◆ **Work to be completed**
State how many lines of the records contain the string "strap", counting only matches with the same case. Give the number alone.

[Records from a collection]
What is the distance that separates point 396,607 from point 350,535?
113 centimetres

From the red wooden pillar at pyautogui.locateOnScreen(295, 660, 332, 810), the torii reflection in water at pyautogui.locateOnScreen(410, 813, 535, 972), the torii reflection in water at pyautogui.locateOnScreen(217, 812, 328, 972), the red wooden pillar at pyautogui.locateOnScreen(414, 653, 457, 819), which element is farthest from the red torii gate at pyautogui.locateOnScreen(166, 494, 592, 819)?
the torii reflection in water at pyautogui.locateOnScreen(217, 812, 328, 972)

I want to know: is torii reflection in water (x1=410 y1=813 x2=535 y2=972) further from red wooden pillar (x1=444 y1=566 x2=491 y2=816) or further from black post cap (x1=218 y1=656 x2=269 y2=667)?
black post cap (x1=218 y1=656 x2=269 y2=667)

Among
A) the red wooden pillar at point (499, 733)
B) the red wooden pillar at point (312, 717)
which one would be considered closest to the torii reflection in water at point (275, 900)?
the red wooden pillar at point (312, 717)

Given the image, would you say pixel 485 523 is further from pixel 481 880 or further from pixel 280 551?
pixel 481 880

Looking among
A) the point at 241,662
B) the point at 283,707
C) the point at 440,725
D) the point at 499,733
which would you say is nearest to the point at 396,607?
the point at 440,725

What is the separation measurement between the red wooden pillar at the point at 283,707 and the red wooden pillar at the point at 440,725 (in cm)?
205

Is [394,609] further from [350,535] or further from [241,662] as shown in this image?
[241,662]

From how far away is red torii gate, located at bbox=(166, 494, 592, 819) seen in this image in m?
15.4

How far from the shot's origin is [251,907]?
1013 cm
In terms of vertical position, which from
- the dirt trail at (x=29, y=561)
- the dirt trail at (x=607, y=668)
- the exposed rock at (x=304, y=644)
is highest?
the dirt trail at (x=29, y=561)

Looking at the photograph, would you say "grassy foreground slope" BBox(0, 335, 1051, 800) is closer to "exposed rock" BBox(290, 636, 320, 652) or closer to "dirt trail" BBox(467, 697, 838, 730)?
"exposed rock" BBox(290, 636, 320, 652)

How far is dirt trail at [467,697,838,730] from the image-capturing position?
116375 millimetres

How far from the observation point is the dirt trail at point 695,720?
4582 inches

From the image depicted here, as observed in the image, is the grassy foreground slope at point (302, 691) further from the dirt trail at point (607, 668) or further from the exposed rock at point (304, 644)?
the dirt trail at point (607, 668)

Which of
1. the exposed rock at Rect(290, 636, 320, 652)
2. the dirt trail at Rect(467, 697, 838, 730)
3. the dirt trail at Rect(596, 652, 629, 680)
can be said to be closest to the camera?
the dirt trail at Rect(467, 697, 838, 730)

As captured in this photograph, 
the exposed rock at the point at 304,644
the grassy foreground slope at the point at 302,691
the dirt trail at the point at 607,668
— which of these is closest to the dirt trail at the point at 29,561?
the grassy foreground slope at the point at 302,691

* * *

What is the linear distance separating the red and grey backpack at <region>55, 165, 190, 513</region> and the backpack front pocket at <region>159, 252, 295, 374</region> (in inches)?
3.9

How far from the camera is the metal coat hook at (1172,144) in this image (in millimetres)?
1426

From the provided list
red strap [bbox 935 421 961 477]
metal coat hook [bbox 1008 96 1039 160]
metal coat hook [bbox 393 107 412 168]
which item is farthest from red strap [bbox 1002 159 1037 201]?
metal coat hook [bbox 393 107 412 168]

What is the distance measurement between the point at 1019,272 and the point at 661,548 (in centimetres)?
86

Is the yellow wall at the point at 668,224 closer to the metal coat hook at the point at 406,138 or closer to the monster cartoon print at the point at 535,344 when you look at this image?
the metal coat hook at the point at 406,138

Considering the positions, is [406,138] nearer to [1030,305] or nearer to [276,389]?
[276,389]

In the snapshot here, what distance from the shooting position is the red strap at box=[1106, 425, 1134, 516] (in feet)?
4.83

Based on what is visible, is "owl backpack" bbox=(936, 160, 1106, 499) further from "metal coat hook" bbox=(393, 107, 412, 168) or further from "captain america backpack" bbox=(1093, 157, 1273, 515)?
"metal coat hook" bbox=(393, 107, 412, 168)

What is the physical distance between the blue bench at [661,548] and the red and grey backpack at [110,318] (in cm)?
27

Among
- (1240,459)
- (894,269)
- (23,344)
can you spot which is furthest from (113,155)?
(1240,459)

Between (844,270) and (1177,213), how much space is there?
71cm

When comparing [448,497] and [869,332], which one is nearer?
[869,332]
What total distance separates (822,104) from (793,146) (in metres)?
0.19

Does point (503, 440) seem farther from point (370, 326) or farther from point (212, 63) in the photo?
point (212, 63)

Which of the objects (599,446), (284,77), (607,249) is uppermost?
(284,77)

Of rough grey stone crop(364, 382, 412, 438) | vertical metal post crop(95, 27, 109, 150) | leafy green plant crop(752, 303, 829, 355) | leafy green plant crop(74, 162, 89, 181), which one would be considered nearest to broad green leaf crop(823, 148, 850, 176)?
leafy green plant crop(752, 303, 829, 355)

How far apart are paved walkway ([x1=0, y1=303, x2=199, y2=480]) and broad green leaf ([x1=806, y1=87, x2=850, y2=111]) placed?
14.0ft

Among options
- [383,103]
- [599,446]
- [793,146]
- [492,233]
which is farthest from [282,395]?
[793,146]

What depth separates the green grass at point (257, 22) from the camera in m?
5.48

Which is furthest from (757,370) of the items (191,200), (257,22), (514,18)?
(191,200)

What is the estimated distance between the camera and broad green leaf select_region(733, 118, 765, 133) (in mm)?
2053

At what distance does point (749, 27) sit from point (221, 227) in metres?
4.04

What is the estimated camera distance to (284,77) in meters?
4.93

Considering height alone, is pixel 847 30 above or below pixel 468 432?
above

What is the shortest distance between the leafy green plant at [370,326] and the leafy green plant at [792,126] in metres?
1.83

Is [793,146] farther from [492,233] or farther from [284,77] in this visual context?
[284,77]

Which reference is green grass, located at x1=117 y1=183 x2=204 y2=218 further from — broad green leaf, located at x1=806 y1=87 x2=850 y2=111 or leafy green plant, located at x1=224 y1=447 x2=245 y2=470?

* * *

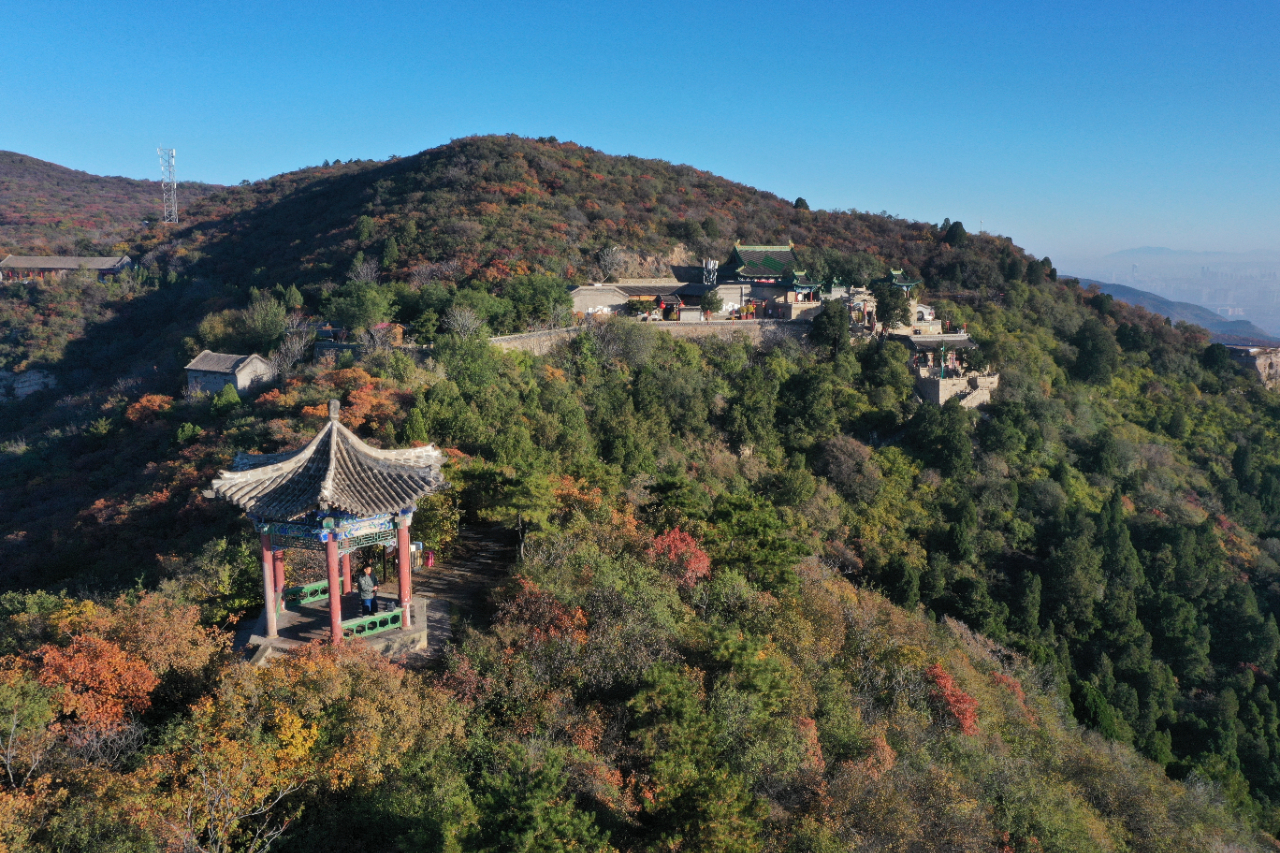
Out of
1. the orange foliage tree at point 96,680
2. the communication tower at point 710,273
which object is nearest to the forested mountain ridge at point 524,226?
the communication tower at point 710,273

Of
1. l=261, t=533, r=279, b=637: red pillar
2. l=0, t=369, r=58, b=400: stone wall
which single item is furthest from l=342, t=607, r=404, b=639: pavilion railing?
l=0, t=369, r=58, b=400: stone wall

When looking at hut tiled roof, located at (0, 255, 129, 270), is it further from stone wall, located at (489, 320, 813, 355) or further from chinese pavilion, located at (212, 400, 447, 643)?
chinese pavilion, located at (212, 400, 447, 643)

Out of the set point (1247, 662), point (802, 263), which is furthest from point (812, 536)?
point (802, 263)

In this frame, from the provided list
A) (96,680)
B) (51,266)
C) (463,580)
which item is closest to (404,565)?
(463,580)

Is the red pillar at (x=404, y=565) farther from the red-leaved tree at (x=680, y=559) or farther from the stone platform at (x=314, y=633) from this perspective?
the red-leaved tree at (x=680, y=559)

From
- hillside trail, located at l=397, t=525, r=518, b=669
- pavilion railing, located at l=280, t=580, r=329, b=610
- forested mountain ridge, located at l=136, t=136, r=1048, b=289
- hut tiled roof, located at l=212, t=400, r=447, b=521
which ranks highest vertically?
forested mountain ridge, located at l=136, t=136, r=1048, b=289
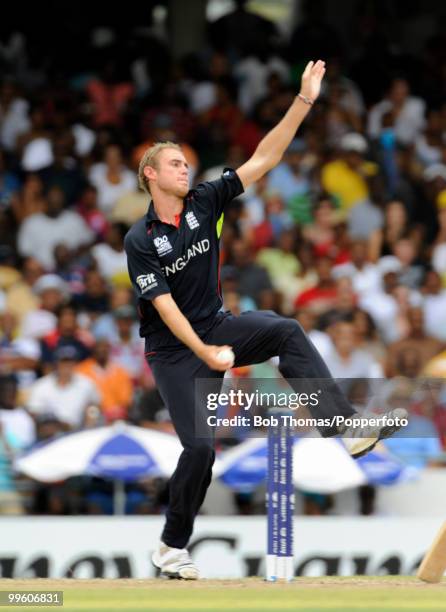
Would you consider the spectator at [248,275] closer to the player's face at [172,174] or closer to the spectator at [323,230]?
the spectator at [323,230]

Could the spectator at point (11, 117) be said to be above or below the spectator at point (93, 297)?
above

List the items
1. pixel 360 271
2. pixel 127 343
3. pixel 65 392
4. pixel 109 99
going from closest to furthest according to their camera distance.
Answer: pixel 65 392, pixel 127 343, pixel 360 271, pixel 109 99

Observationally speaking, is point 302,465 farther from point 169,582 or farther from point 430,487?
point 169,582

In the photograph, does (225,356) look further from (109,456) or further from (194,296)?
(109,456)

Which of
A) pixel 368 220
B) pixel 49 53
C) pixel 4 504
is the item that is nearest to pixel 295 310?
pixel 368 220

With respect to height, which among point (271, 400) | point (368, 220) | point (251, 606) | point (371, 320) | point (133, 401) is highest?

◆ **Task result**
3